**Given data:**
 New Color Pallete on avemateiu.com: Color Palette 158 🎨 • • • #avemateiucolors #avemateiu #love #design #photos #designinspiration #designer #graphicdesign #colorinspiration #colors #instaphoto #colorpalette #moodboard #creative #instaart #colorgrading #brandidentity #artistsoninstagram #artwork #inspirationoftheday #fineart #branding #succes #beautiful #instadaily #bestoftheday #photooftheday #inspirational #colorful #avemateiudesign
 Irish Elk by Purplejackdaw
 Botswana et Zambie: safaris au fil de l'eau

--

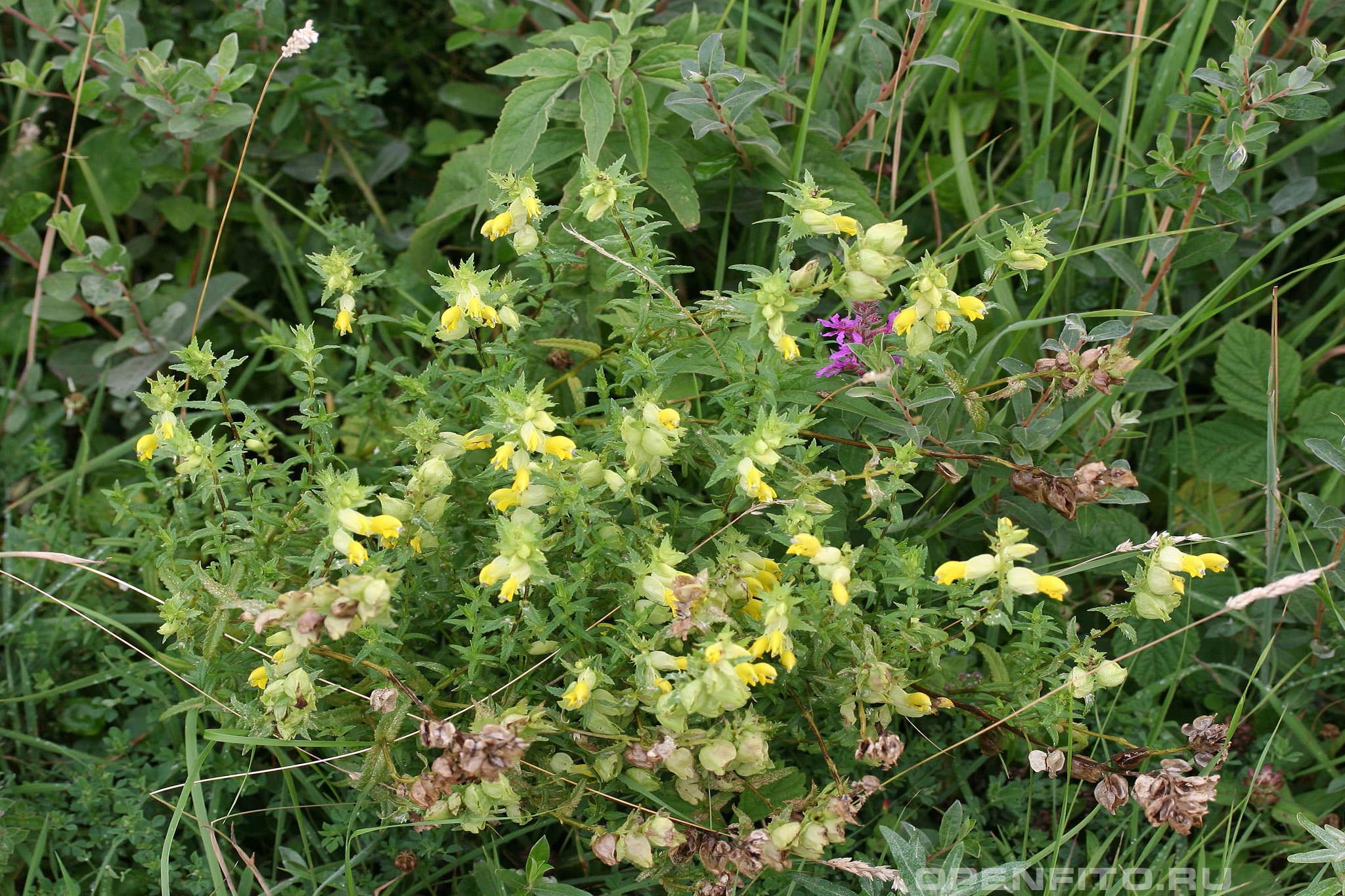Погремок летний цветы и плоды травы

**What is being asked:**
Look back at the data above. Transcribe exactly the lines starting at the line that contains "New Color Pallete" and ending at the line that contains "Botswana et Zambie: safaris au fil de l'eau".

**Response to the task:**
 New Color Pallete on avemateiu.com: Color Palette 158 🎨 • • • #avemateiucolors #avemateiu #love #design #photos #designinspiration #designer #graphicdesign #colorinspiration #colors #instaphoto #colorpalette #moodboard #creative #instaart #colorgrading #brandidentity #artistsoninstagram #artwork #inspirationoftheday #fineart #branding #succes #beautiful #instadaily #bestoftheday #photooftheday #inspirational #colorful #avemateiudesign
 Irish Elk by Purplejackdaw
 Botswana et Zambie: safaris au fil de l'eau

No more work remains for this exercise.